Task description —
Return every line from the records below in which the word "不含涉许可审批的教育培训活动" is found.

Saved data entries —
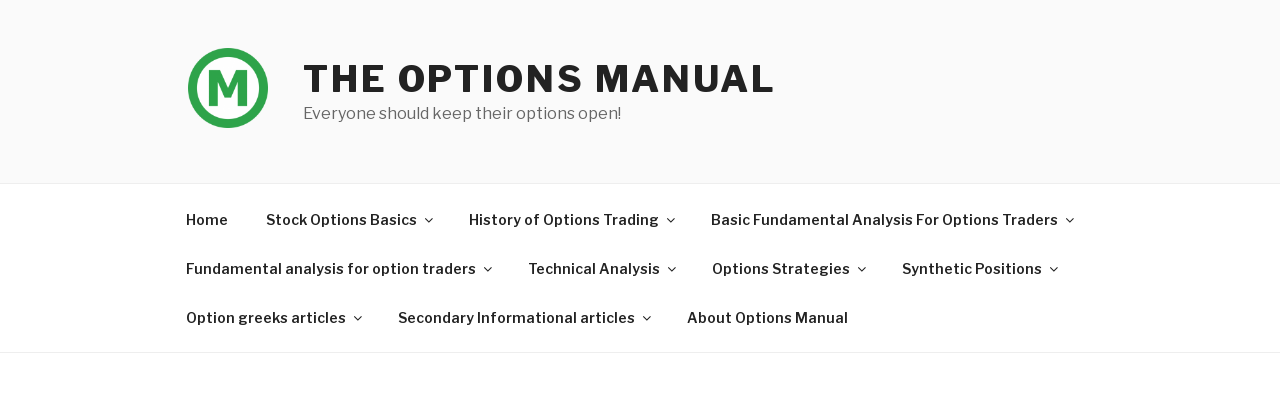

--- FILE ---
content_type: text/html; charset=utf-8
request_url: https://www.google.com/recaptcha/api2/aframe
body_size: 269
content:
<!DOCTYPE HTML><html><head><meta http-equiv="content-type" content="text/html; charset=UTF-8"></head><body><script nonce="bGEANqQY06qpYQKMTGk7UQ">/** Anti-fraud and anti-abuse applications only. See google.com/recaptcha */ try{var clients={'sodar':'https://pagead2.googlesyndication.com/pagead/sodar?'};window.addEventListener("message",function(a){try{if(a.source===window.parent){var b=JSON.parse(a.data);var c=clients[b['id']];if(c){var d=document.createElement('img');d.src=c+b['params']+'&rc='+(localStorage.getItem("rc::a")?sessionStorage.getItem("rc::b"):"");window.document.body.appendChild(d);sessionStorage.setItem("rc::e",parseInt(sessionStorage.getItem("rc::e")||0)+1);localStorage.setItem("rc::h",'1768710862444');}}}catch(b){}});window.parent.postMessage("_grecaptcha_ready", "*");}catch(b){}</script></body></html>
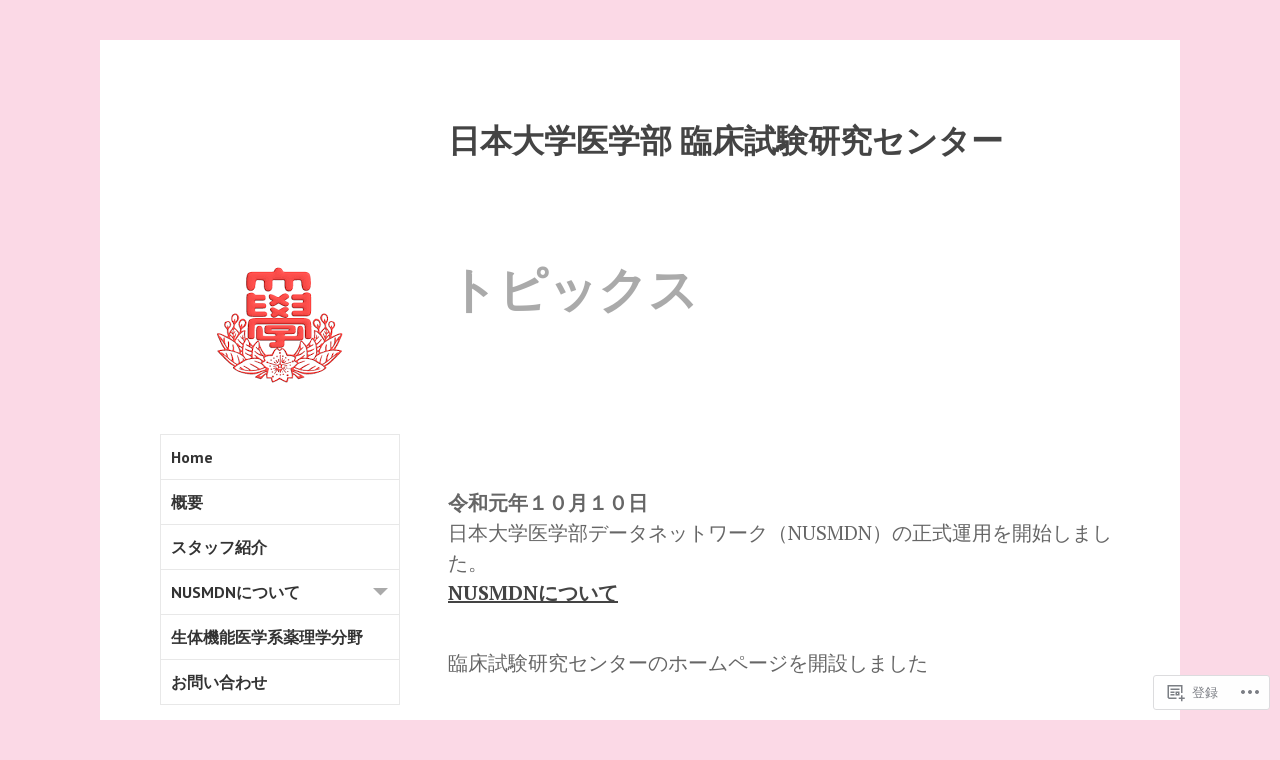

--- FILE ---
content_type: text/css;charset=utf-8
request_url: https://s0.wp.com/?custom-css=1&csblog=aRUX5&cscache=6&csrev=88
body_size: 95
content:
div.site-branding h1{font-size:2em}thead tr{background-color:#f5cecb}div.wp-block-image{max-width:100%;width:100%;border:#555 1px solid;background-color:#ddd;height:132px;padding-top:1px;padding-left:1px;padding-bottom:1px;display:flex;margin:50px 0 0}.wp-block-image .alignleft{display:flex;flex-wrap:nowrap;justify-content:space-between}figure.alignleft{padding:0;margin:0}figure.alignleft img{float:left}figure.alignleft figcaption{padding-left:1em;padding-top:.5em;padding-right:0;margin-top:0;margin-bottom:0;float:left;max-width:100%;text-align:left;font-size:90%}figure.alignleft figcaption strong{color:#000}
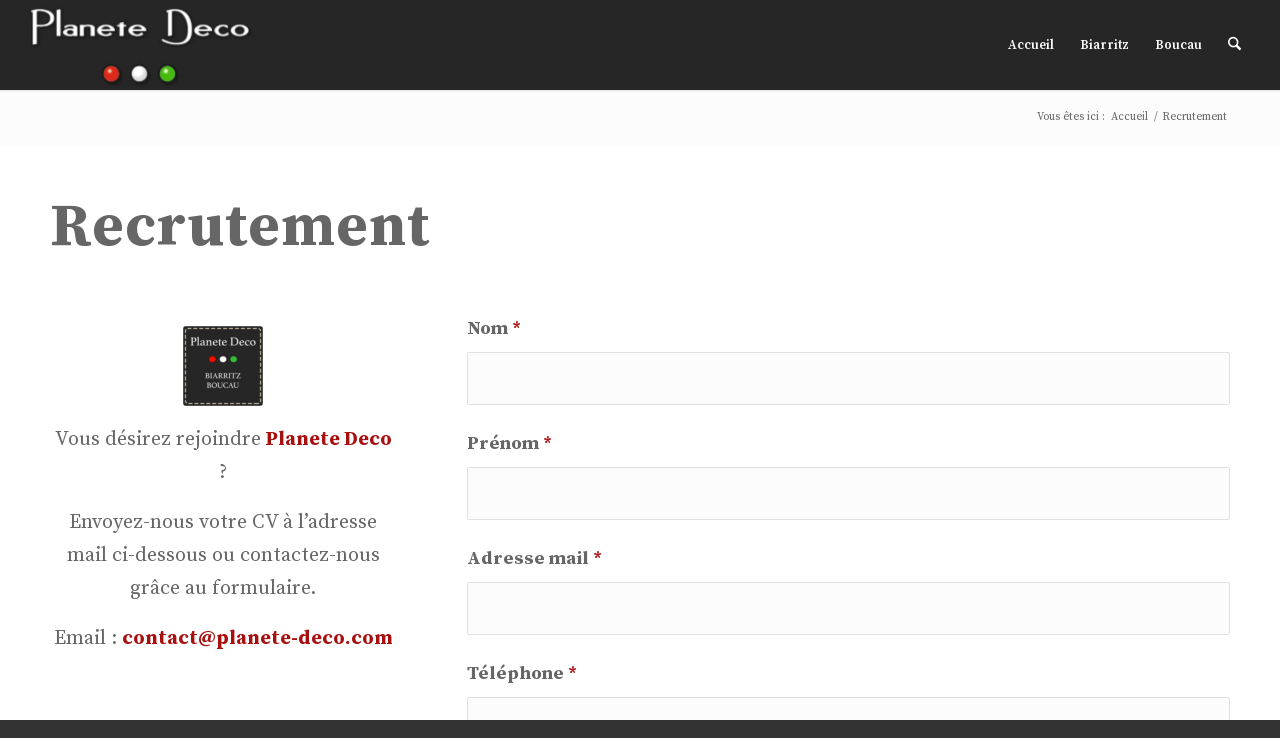

--- FILE ---
content_type: text/css
request_url: https://planete-deco.com/wp-content/uploads/dynamic_avia/avia_posts_css/post-4265.css?ver=ver-1766449509
body_size: 73
content:
#top .av-special-heading.av-jbcvuh-2adae1824e7e5b6996b47f448d1f8637{padding-bottom:40px}body .av-special-heading.av-jbcvuh-2adae1824e7e5b6996b47f448d1f8637 .av-special-heading-tag .heading-char{font-size:25px}.av-special-heading.av-jbcvuh-2adae1824e7e5b6996b47f448d1f8637 .av-subheading{font-size:15px} .flex_column.av-h2zkw9-254b548f4956dd9f4dd509385056d28e{border-radius:0px 0px 0px 0px;padding:25px 0px 0px 0px} .avia-image-container.av-fi11g9-1c8e368886dcde826dda7b39b90630c2 img.avia_image{box-shadow:none}.avia-image-container.av-fi11g9-1c8e368886dcde826dda7b39b90630c2 .av-image-caption-overlay-center{color:#ffffff} .flex_column.av-16fnkp-a1adcfde181d4cc28b9a29e7d39fa6a4{border-radius:0px 0px 0px 0px;padding:0px 0px 0px 0px}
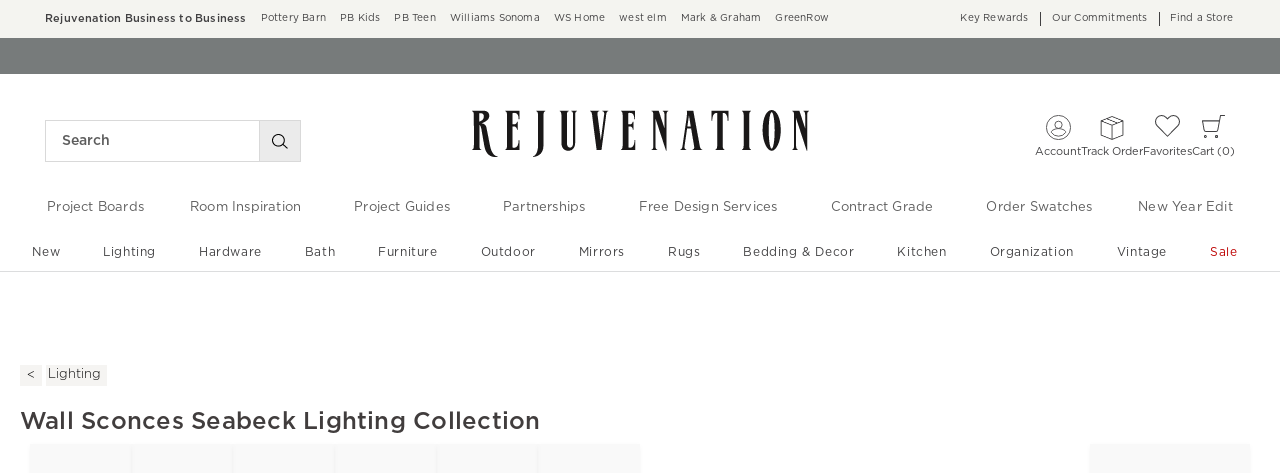

--- FILE ---
content_type: application/x-javascript;charset=utf-8
request_url: https://smetrics.rejuvenation.com/id?d_visid_ver=4.4.1&d_fieldgroup=A&mcorgid=D38758195432E1050A4C98A2%40AdobeOrg&mid=90342073559326573023615704512829724618&ts=1769305405693
body_size: -38
content:
{"mid":"90342073559326573023615704512829724618"}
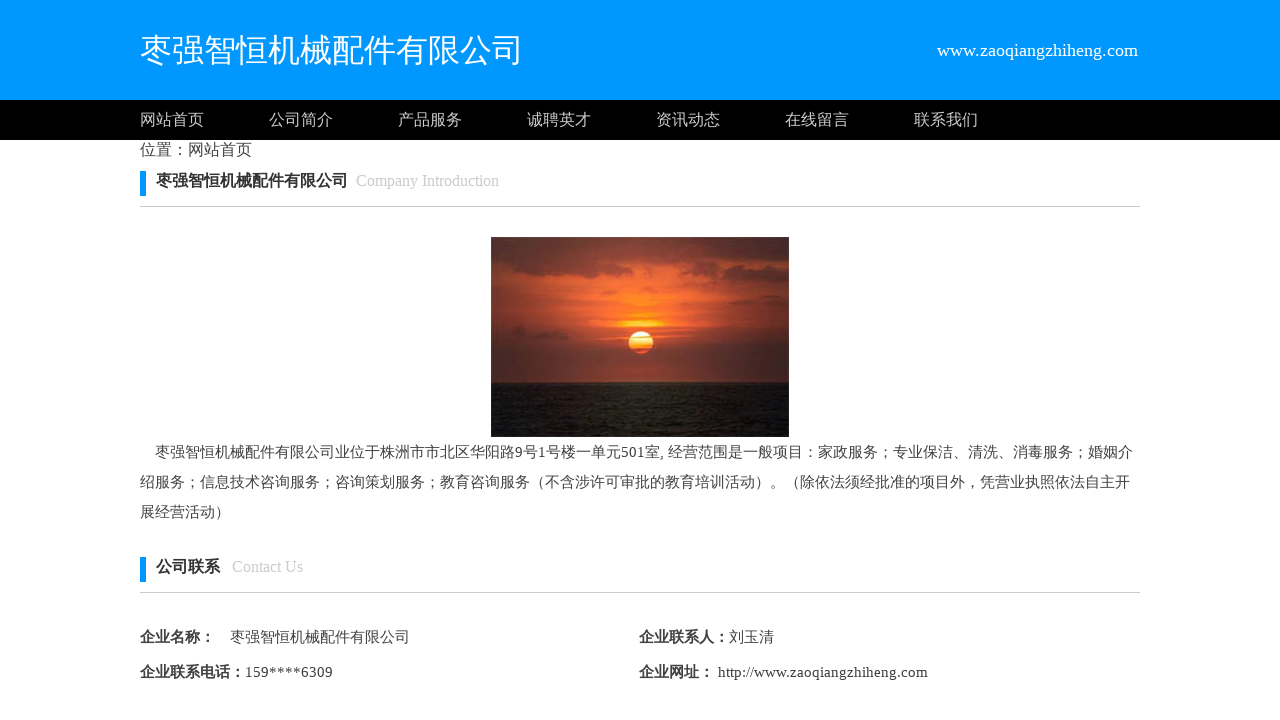

--- FILE ---
content_type: text/html;charset=UTF-8
request_url: http://www.zaoqiangzhiheng.com/?
body_size: 5325
content:




































<html>
<head>
<meta http-equiv="Content-Type" content="text/html; charset=utf-8" />

<title>枣强智恒机械配件有限公司</title>

<link rel="stylesheet" href="//rcvip2.kuaimi.cc/static/kmsite-fz1/css/style.css" type="text/css" />

	
	
		<link rel="shortcut icon" href="//rcvip2.kuaimi.cc/static/favicon.ico">
	



 
<meta http-equiv="Content-Type" content="text/html; charset=utf-8" />
<meta name="decorator" content="cms_default_kmqy1"/>

<meta name="keywords" content="枣强智恒机械配件有限公司 刘玉清" />
<meta name="description" content="枣强智恒机械配件有限公司(http://www.zaoqiangzhiheng.com)企业位于株洲市市北区华阳路9号1号楼一单元501室,经营范围是一般项目：家政服务；专业保洁、清洗、消毒服务；婚姻介绍服务；信息技术咨询服务；咨询策划服务；教育咨询服务（不含涉许可审批的教育培训活动）。（除依法须经批准的项目外，凭营业执照依法自主开展经营活动）" />


<link rel="stylesheet" href="//rcvip2.kuaimi.cc/static/kmsite-fz1/css/style.css" type="text/css" />


</head>
<body>
<!-- top -->
<div class="top_box">
  <div class="mainbox">
      <div class="logoTxt">枣强智恒机械配件有限公司</div>
      <div class="lxTel">
							   www.zaoqiangzhiheng.com</div>
  </div>
</div>
<!-- top -->

<!-- nav -->
<div class="nav_box">
    <div class="mainbox">
     <div class="navlinks">
     <a href="/" class="">网站首页</a>
     <a href="about.html">公司简介</a>
	 
	
     <a href="service.html">产品服务</a>
	 
	 <!--
	  <a href="case.html">成功案例</a>
	 -->
   
	 
	
	  <a href="job.html">诚聘英才</a>
	   
	     <a href="news.html">资讯动态</a>
	     <a href="feedback.html">在线留言</a>
     <a href="contactUs.html">联系我们</a>
     </div>
    </div>
</div>
<!-- nav -->







<!-- about -->
<div class="mainbox">

<i class="fa fa-user-o"></i>位置：<a href="/">网站首页</a>

<div class="navTitle"><i></i><b>枣强智恒机械配件有限公司</b>&nbsp;&nbsp;Company Introduction </div>

<div class="aboutinfo">　
	<div align="center">
				
				   
              
               
			  
			 	 <img src="//rcvip2.kuaimi.cc/static/common_images/kminfo1/12.jpg" alt="" >
			  
            
		  
				 
							   
				
				                      
              </div>
			  
			  　枣强智恒机械配件有限公司业位于株洲市市北区华阳路9号1号楼一单元501室,
			  经营范围是一般项目：家政服务；专业保洁、清洗、消毒服务；婚姻介绍服务；信息技术咨询服务；咨询策划服务；教育咨询服务（不含涉许可审批的教育培训活动）。（除依法须经批准的项目外，凭营业执照依法自主开展经营活动）
				
</div>
</div>
<!-- about -->

<!-- Contact -->
<div class="mainbox">
<div class="kong20"></div>
<div class="navTitle"><i></i><b>公司联系</b>&nbsp;&nbsp; Contact Us </div>
<div class="kong20"></div>
<ul class="gs_info">
<li><b>企业名称：</b>　枣强智恒机械配件有限公司</li>
<li><b>企业联系人：</b>刘玉清</li>
<li><b>企业联系电话：</b>159****6309</li>
<li><b>企业网址：</b><a href="http://www.zaoqiangzhiheng.com" > http://www.zaoqiangzhiheng.com</a></li>

</ul>
</div>
<!-- Contact -->


<!-- link 友情链接 -->
<div class="mainbox">
<div class="kong20"></div>
<div class="navTitle"><i></i><b>友情链接</b>&nbsp;&nbsp;Friendly Link</div>
<div class="kong20"></div>
<div class="links">



	
	
	
	
	
</div>
<div class="kong20"></div>
</div>
<!-- link 友情链接 e03c241f087e40bc8d86a5cdc4405769  -->

      








<!-- BOT -->
<div class="bot_box">

 栏目导航:
	   <a href="/">首页</a>|

		
	    <a href="about.html">关于我们</a>|
	  
	    <a href="service.html">产品服务</a>|
	  <a href="case.html">成功案例</a>|
	  
	   <a href="news.html">资讯动态</a>|
	   
	   <a href="job.html">诚聘英才</a>|
      
            <a href="/feedback.html" >意见建议</a> | 
			<a href="/contactUs.html" >联系我们</a> | 
	   <a href="/sitemap.xml" >网站地图</a> <br />
2023 版权所有 &copy; 枣强智恒机械配件有限公司&nbsp;&nbsp;<a href="http://www.zaoqiangzhiheng.com" > http://www.zaoqiangzhiheng.com</a>
   


 
	    
			 </div>
			
	   
<!-- BOT -->

<!-- BAIDU  360 -->
<script>(function(){var bp=document.createElement('script');var curProtocol=window.location.protocol.split(':')[0];if(curProtocol === 'https'){bp.src = 'https://zz.bdstatic.com/linksubmit/push.js';}else{bp.src = 'http://push.zhanzhang.baidu.com/push.js';}var s=document.getElementsByTagName("script")[0];s.parentNode.insertBefore(bp,s);})();</script>
	<script>(function(){var src="https://jspassport.ssl.qhimg.com/11.0.1.js?d182b3f28525f2db83acfaaf6e696dba";document.write('<script src="'+src+'" id="sozz"><\/script>')})();</script>
<!-- BAIDU -->

 <center><font color="#000000"></font></center>
</body>
</html>

<div style="display:none">

  
    
    
  
  
  
  	

		
		
			
		
	
</div>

Result below —
<meta name="description" content="枣强智恒机械配件有限公司(http://www.zaoqiangzhiheng.com)企业位于株洲市市北区华阳路9号1号楼一单元501室,经营范围是一般项目：家政服务；专业保洁、清洗、消毒服务；婚姻介绍服务；信息技术咨询服务；咨询策划服务；教育咨询服务（不含涉许可审批的教育培训活动）。（除依法须经批准的项目外，凭营业执照依法自主开展经营活动）" />
			  经营范围是一般项目：家政服务；专业保洁、清洗、消毒服务；婚姻介绍服务；信息技术咨询服务；咨询策划服务；教育咨询服务（不含涉许可审批的教育培训活动）。（除依法须经批准的项目外，凭营业执照依法自主开展经营活动）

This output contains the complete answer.